* **Exercise instructions**
Each entry should be duplicated exactly, with no line missing.

* **Stored records**
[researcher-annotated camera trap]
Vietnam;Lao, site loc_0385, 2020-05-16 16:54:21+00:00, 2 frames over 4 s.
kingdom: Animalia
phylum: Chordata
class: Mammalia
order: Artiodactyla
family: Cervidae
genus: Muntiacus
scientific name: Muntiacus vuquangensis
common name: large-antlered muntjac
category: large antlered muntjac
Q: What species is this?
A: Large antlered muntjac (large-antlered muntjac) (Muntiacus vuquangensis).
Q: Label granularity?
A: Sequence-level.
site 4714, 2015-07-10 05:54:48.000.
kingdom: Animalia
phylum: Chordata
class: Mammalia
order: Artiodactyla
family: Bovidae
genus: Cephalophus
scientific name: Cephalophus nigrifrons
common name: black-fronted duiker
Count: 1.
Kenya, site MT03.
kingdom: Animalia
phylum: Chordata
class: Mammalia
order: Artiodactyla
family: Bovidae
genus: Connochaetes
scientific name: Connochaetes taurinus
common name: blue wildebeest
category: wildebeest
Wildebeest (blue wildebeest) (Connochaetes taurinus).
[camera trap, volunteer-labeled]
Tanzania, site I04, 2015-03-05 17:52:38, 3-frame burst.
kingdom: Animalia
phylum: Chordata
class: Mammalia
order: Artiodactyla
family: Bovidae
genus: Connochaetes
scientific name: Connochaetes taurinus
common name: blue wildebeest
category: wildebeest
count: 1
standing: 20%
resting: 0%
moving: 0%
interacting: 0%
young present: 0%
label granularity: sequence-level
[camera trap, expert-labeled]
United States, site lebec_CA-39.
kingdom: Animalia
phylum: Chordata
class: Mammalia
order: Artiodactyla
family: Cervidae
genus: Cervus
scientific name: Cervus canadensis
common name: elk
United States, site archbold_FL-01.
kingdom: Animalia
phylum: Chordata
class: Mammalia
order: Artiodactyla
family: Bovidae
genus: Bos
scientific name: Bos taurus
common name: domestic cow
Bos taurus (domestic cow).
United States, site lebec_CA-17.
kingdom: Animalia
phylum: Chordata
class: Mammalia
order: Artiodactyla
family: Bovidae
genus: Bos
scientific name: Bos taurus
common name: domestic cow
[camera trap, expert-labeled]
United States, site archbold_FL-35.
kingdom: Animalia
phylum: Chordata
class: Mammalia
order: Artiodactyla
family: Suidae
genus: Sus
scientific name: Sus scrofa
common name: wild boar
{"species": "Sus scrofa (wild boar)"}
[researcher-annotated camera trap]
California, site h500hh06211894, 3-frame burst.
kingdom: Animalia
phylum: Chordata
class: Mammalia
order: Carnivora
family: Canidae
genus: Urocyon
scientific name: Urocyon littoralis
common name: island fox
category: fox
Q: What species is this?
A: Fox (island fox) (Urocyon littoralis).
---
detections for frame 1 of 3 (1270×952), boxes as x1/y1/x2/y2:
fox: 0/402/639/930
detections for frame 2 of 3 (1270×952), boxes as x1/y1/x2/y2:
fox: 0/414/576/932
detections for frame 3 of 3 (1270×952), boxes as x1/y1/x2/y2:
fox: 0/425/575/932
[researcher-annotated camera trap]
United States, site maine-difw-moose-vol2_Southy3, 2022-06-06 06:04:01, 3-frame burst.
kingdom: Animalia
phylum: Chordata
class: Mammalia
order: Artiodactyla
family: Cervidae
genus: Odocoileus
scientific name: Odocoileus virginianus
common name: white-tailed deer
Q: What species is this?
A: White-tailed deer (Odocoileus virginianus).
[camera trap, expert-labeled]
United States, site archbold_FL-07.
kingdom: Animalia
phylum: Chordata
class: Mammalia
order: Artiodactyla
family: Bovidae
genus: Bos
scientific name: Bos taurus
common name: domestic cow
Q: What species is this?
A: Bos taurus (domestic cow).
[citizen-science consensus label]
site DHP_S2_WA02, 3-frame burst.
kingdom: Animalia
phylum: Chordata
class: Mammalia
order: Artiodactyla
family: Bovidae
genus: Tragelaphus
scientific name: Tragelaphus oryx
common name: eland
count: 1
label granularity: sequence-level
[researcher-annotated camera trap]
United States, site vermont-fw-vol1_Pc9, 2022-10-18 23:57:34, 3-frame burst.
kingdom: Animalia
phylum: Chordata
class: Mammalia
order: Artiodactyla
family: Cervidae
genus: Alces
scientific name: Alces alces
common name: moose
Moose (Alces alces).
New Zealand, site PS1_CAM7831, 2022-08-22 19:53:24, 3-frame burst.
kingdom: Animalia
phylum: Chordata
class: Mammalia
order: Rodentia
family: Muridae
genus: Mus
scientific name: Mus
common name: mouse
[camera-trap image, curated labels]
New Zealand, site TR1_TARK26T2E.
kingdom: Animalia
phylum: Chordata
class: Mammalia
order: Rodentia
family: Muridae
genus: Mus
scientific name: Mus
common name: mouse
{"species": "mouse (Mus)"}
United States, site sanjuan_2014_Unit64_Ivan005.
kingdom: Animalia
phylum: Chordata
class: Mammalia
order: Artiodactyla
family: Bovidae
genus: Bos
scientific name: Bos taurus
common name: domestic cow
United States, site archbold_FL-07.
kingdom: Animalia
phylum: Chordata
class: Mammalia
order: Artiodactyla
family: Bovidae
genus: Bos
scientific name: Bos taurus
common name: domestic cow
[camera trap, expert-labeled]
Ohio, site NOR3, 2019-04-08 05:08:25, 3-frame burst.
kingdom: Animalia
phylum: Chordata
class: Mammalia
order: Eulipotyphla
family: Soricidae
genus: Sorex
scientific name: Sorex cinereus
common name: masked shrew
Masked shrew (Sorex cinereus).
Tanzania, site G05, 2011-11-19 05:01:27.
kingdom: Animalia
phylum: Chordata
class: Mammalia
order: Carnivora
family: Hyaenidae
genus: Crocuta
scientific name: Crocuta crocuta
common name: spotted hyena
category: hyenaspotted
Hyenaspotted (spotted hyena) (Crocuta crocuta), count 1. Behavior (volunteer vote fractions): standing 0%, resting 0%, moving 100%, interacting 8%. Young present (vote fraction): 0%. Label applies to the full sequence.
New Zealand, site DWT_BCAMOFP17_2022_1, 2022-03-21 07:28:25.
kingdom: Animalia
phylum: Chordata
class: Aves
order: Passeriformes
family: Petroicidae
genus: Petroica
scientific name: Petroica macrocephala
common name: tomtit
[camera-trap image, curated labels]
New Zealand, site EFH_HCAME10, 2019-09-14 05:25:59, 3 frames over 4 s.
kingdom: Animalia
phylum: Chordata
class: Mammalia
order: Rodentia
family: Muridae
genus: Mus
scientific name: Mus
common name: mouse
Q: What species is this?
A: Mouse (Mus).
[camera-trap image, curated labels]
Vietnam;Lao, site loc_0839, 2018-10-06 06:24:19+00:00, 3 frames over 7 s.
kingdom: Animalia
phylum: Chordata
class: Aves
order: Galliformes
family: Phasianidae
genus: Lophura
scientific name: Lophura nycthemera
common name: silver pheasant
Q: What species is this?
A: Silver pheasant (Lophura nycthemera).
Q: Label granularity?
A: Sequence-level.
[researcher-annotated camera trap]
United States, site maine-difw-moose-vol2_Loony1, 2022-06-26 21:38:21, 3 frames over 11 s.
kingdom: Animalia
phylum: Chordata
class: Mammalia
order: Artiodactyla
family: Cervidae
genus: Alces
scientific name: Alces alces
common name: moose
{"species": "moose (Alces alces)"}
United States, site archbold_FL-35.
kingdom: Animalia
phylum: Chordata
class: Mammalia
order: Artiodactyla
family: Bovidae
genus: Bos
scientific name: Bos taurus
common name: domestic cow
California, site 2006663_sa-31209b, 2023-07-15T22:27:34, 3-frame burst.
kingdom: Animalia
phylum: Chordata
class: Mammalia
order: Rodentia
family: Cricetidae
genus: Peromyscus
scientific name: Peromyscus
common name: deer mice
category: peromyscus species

* **Written solution**
[researcher-annotated camera trap]
Vietnam;Lao, site loc_0385, 2020-05-16 16:54:21+00:00, 2 frames over 4 s.
kingdom: Animalia
phylum: Chordata
class: Mammalia
order: Artiodactyla
family: Cervidae
genus: Muntiacus
scientific name: Muntiacus vuquangensis
common name: large-antlered muntjac
category: large antlered muntjac
Q: What species is this?
A: Large antlered muntjac (large-antlered muntjac) (Muntiacus vuquangensis).
Q: Label granularity?
A: Sequence-level.
site 4714, 2015-07-10 05:54:48.000.
kingdom: Animalia
phylum: Chordata
class: Mammalia
order: Artiodactyla
family: Bovidae
genus: Cephalophus
scientific name: Cephalophus nigrifrons
common name: black-fronted duiker
Count: 1.
Kenya, site MT03.
kingdom: Animalia
phylum: Chordata
class: Mammalia
order: Artiodactyla
family: Bovidae
genus: Connochaetes
scientific name: Connochaetes taurinus
common name: blue wildebeest
category: wildebeest
Wildebeest (blue wildebeest) (Connochaetes taurinus).
[camera trap, volunteer-labeled]
Tanzania, site I04, 2015-03-05 17:52:38, 3-frame burst.
kingdom: Animalia
phylum: Chordata
class: Mammalia
order: Artiodactyla
family: Bovidae
genus: Connochaetes
scientific name: Connochaetes taurinus
common name: blue wildebeest
category: wildebeest
count: 1
standing: 20%
resting: 0%
moving: 0%
interacting: 0%
young present: 0%
label granularity: sequence-level
[camera trap, expert-labeled]
United States, site lebec_CA-39.
kingdom: Animalia
phylum: Chordata
class: Mammalia
order: Artiodactyla
family: Cervidae
genus: Cervus
scientific name: Cervus canadensis
common name: elk
United States, site archbold_FL-01.
kingdom: Animalia
phylum: Chordata
class: Mammalia
order: Artiodactyla
family: Bovidae
genus: Bos
scientific name: Bos taurus
common name: domestic cow
Bos taurus (domestic cow).
United States, site lebec_CA-17.
kingdom: Animalia
phylum: Chordata
class: Mammalia
order: Artiodactyla
family: Bovidae
genus: Bos
scientific name: Bos taurus
common name: domestic cow
[camera trap, expert-labeled]
United States, site archbold_FL-35.
kingdom: Animalia
phylum: Chordata
class: Mammalia
order: Artiodactyla
family: Suidae
genus: Sus
scientific name: Sus scrofa
common name: wild boar
{"species": "Sus scrofa (wild boar)"}
[researcher-annotated camera trap]
California, site h500hh06211894, 3-frame burst.
kingdom: Animalia
phylum: Chordata
class: Mammalia
order: Carnivora
family: Canidae
genus: Urocyon
scientific name: Urocyon littoralis
common name: island fox
category: fox
Q: What species is this?
A: Fox (island fox) (Urocyon littoralis).
---
detections for frame 1 of 3 (1270×952), boxes as x1/y1/x2/y2:
fox: 0/402/639/930
detections for frame 2 of 3 (1270×952), boxes as x1/y1/x2/y2:
fox: 0/414/576/932
detections for frame 3 of 3 (1270×952), boxes as x1/y1/x2/y2:
fox: 0/425/575/932
[researcher-annotated camera trap]
United States, site maine-difw-moose-vol2_Southy3, 2022-06-06 06:04:01, 3-frame burst.
kingdom: Animalia
phylum: Chordata
class: Mammalia
order: Artiodactyla
family: Cervidae
genus: Odocoileus
scientific name: Odocoileus virginianus
common name: white-tailed deer
Q: What species is this?
A: White-tailed deer (Odocoileus virginianus).
[camera trap, expert-labeled]
United States, site archbold_FL-07.
kingdom: Animalia
phylum: Chordata
class: Mammalia
order: Artiodactyla
family: Bovidae
genus: Bos
scientific name: Bos taurus
common name: domestic cow
Q: What species is this?
A: Bos taurus (domestic cow).
[citizen-science consensus label]
site DHP_S2_WA02, 3-frame burst.
kingdom: Animalia
phylum: Chordata
class: Mammalia
order: Artiodactyla
family: Bovidae
genus: Tragelaphus
scientific name: Tragelaphus oryx
common name: eland
count: 1
label granularity: sequence-level
[researcher-annotated camera trap]
United States, site vermont-fw-vol1_Pc9, 2022-10-18 23:57:34, 3-frame burst.
kingdom: Animalia
phylum: Chordata
class: Mammalia
order: Artiodactyla
family: Cervidae
genus: Alces
scientific name: Alces alces
common name: moose
Moose (Alces alces).
New Zealand, site PS1_CAM7831, 2022-08-22 19:53:24, 3-frame burst.
kingdom: Animalia
phylum: Chordata
class: Mammalia
order: Rodentia
family: Muridae
genus: Mus
scientific name: Mus
common name: mouse
[camera-trap image, curated labels]
New Zealand, site TR1_TARK26T2E.
kingdom: Animalia
phylum: Chordata
class: Mammalia
order: Rodentia
family: Muridae
genus: Mus
scientific name: Mus
common name: mouse
{"species": "mouse (Mus)"}
United States, site sanjuan_2014_Unit64_Ivan005.
kingdom: Animalia
phylum: Chordata
class: Mammalia
order: Artiodactyla
family: Bovidae
genus: Bos
scientific name: Bos taurus
common name: domestic cow
United States, site archbold_FL-07.
kingdom: Animalia
phylum: Chordata
class: Mammalia
order: Artiodactyla
family: Bovidae
genus: Bos
scientific name: Bos taurus
common name: domestic cow
[camera trap, expert-labeled]
Ohio, site NOR3, 2019-04-08 05:08:25, 3-frame burst.
kingdom: Animalia
phylum: Chordata
class: Mammalia
order: Eulipotyphla
family: Soricidae
genus: Sorex
scientific name: Sorex cinereus
common name: masked shrew
Masked shrew (Sorex cinereus).
Tanzania, site G05, 2011-11-19 05:01:27.
kingdom: Animalia
phylum: Chordata
class: Mammalia
order: Carnivora
family: Hyaenidae
genus: Crocuta
scientific name: Crocuta crocuta
common name: spotted hyena
category: hyenaspotted
Hyenaspotted (spotted hyena) (Crocuta crocuta), count 1. Behavior (volunteer vote fractions): standing 0%, resting 0%, moving 100%, interacting 8%. Young present (vote fraction): 0%. Label applies to the full sequence.
New Zealand, site DWT_BCAMOFP17_2022_1, 2022-03-21 07:28:25.
kingdom: Animalia
phylum: Chordata
class: Aves
order: Passeriformes
family: Petroicidae
genus: Petroica
scientific name: Petroica macrocephala
common name: tomtit
[camera-trap image, curated labels]
New Zealand, site EFH_HCAME10, 2019-09-14 05:25:59, 3 frames over 4 s.
kingdom: Animalia
phylum: Chordata
class: Mammalia
order: Rodentia
family: Muridae
genus: Mus
scientific name: Mus
common name: mouse
Q: What species is this?
A: Mouse (Mus).
[camera-trap image, curated labels]
Vietnam;Lao, site loc_0839, 2018-10-06 06:24:19+00:00, 3 frames over 7 s.
kingdom: Animalia
phylum: Chordata
class: Aves
order: Galliformes
family: Phasianidae
genus: Lophura
scientific name: Lophura nycthemera
common name: silver pheasant
Q: What species is this?
A: Silver pheasant (Lophura nycthemera).
Q: Label granularity?
A: Sequence-level.
[researcher-annotated camera trap]
United States, site maine-difw-moose-vol2_Loony1, 2022-06-26 21:38:21, 3 frames over 11 s.
kingdom: Animalia
phylum: Chordata
class: Mammalia
order: Artiodactyla
family: Cervidae
genus: Alces
scientific name: Alces alces
common name: moose
{"species": "moose (Alces alces)"}
United States, site archbold_FL-35.
kingdom: Animalia
phylum: Chordata
class: Mammalia
order: Artiodactyla
family: Bovidae
genus: Bos
scientific name: Bos taurus
common name: domestic cow
California, site 2006663_sa-31209b, 2023-07-15T22:27:34, 3-frame burst.
kingdom: Animalia
phylum: Chordata
class: Mammalia
order: Rodentia
family: Cricetidae
genus: Peromyscus
scientific name: Peromyscus
common name: deer mice
category: peromyscus species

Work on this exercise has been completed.